━━━ Listed entries
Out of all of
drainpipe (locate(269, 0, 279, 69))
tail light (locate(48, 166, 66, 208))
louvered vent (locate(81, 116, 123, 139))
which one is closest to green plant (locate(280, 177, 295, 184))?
━━━━━━
» Problem statement
Rewrite the lines above as a numbered list, with any blank lines left out.

» Complete response
1. Out of all of
2. drainpipe (locate(269, 0, 279, 69))
3. tail light (locate(48, 166, 66, 208))
4. louvered vent (locate(81, 116, 123, 139))
5. which one is closest to green plant (locate(280, 177, 295, 184))?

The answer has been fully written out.